WRITTEN INSTRUCTION: Update the records below by changing every "village house" to "farmhouse" and keeping everything else the same. Leave out the pictures.

SOURCE RECORDS:
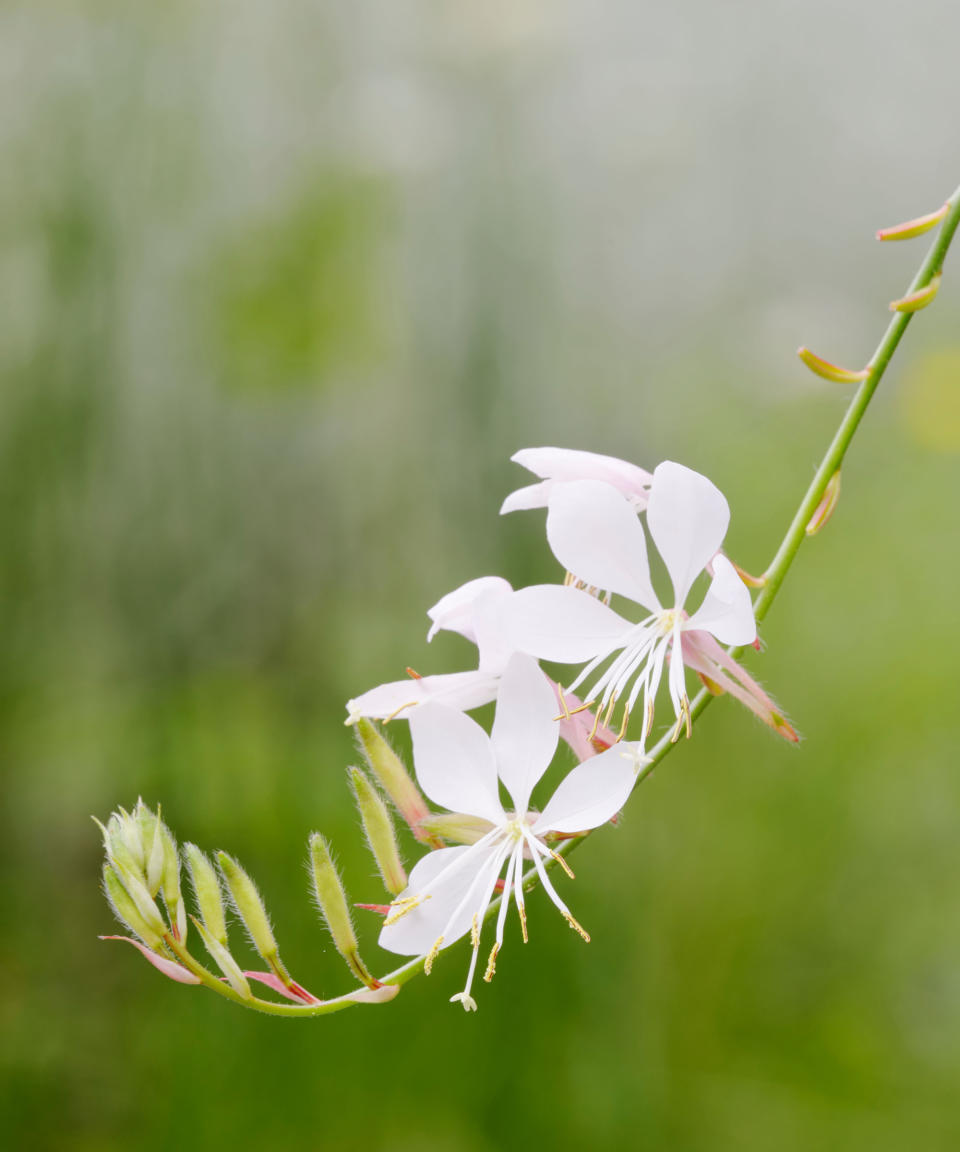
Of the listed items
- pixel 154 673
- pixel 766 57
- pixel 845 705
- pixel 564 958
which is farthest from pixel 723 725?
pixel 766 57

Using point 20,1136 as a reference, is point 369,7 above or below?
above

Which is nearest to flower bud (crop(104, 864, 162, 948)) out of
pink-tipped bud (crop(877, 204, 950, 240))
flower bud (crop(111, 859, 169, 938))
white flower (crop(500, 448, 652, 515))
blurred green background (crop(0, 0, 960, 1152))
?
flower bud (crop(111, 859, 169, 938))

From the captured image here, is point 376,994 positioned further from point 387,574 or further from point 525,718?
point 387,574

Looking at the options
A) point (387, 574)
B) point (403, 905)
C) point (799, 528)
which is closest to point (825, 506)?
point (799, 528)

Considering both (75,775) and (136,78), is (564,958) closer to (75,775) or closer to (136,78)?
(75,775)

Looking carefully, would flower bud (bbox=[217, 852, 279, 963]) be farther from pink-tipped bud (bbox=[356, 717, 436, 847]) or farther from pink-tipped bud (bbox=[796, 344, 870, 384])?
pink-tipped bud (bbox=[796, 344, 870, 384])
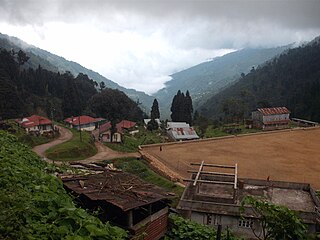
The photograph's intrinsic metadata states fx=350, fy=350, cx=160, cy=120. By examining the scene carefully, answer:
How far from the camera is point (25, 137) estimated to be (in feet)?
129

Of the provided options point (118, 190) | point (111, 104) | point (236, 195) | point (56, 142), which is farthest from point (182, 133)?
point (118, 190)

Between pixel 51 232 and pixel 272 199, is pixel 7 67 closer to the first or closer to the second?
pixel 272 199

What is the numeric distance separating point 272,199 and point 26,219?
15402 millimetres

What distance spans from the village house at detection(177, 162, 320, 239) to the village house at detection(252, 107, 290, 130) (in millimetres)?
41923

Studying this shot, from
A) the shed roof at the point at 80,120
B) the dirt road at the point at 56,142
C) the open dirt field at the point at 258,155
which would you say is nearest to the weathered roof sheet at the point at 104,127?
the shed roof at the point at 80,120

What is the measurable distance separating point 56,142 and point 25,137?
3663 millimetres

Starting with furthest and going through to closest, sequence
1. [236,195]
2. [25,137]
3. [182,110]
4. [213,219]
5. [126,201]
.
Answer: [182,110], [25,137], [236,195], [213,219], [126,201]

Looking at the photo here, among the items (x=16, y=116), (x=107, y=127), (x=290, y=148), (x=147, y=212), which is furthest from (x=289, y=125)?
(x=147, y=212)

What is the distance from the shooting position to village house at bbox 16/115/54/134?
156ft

FINAL ANSWER:
Of the listed items
- pixel 154 673
- pixel 766 57
- pixel 845 705
- pixel 564 958
which is farthest from pixel 723 725?
pixel 766 57

Using point 20,1136 as a reference, is point 369,7 above or below?
above

Which is nearest to flower bud (crop(104, 864, 162, 948)) out of
pink-tipped bud (crop(877, 204, 950, 240))
flower bud (crop(111, 859, 169, 938))
white flower (crop(500, 448, 652, 515))
blurred green background (crop(0, 0, 960, 1152))
?
flower bud (crop(111, 859, 169, 938))

From the captured image here, is point 376,994 positioned further from point 387,574 or further from point 525,718?
point 387,574

Looking at the options
A) point (387, 574)
B) point (403, 905)
C) point (799, 528)
which is closest to point (825, 506)?
point (799, 528)

Considering both (75,775) and (136,78), is (564,958) closer to (75,775) or closer to (136,78)?
(75,775)

Looking carefully, would flower bud (bbox=[217, 852, 279, 963]) be farther from pink-tipped bud (bbox=[356, 717, 436, 847]) or farther from pink-tipped bud (bbox=[796, 344, 870, 384])?
pink-tipped bud (bbox=[796, 344, 870, 384])
The photograph's intrinsic metadata states fx=350, fy=350, cx=160, cy=120. By examining the scene carefully, answer:
How far from the camera is point (25, 137) estimated to be (in feet)?
129

Of the provided options point (118, 190) | point (111, 104) | point (236, 195) | point (56, 142), which is farthest from point (182, 133)?
point (118, 190)

Between pixel 51 232 and pixel 272 199, is pixel 7 67 closer to the first or closer to the second?
pixel 272 199

What is the numeric distance separating point 272,199 and point 26,219?
15402 millimetres

What distance spans from the farmhouse at detection(177, 162, 320, 239) to the farmhouse at detection(252, 107, 290, 130) (in millimetres)?
41923

Studying this shot, from
A) the shed roof at the point at 80,120
B) the dirt road at the point at 56,142
C) the open dirt field at the point at 258,155
which would you say is nearest to the weathered roof sheet at the point at 104,127?
the shed roof at the point at 80,120

What is the measurable distance separating point 56,142 and point 25,137?
3663 millimetres

Starting with furthest and going through to closest, sequence
1. [236,195]
2. [25,137]
3. [182,110]
4. [213,219]
5. [126,201]
.
Answer: [182,110], [25,137], [236,195], [213,219], [126,201]

Looking at the photo here, among the items (x=16, y=116), (x=107, y=127), (x=290, y=148), (x=147, y=212), which is furthest from (x=289, y=125)?
(x=147, y=212)

What is the distance from the shooting position to farmhouse at bbox 16/115/54/134?
156ft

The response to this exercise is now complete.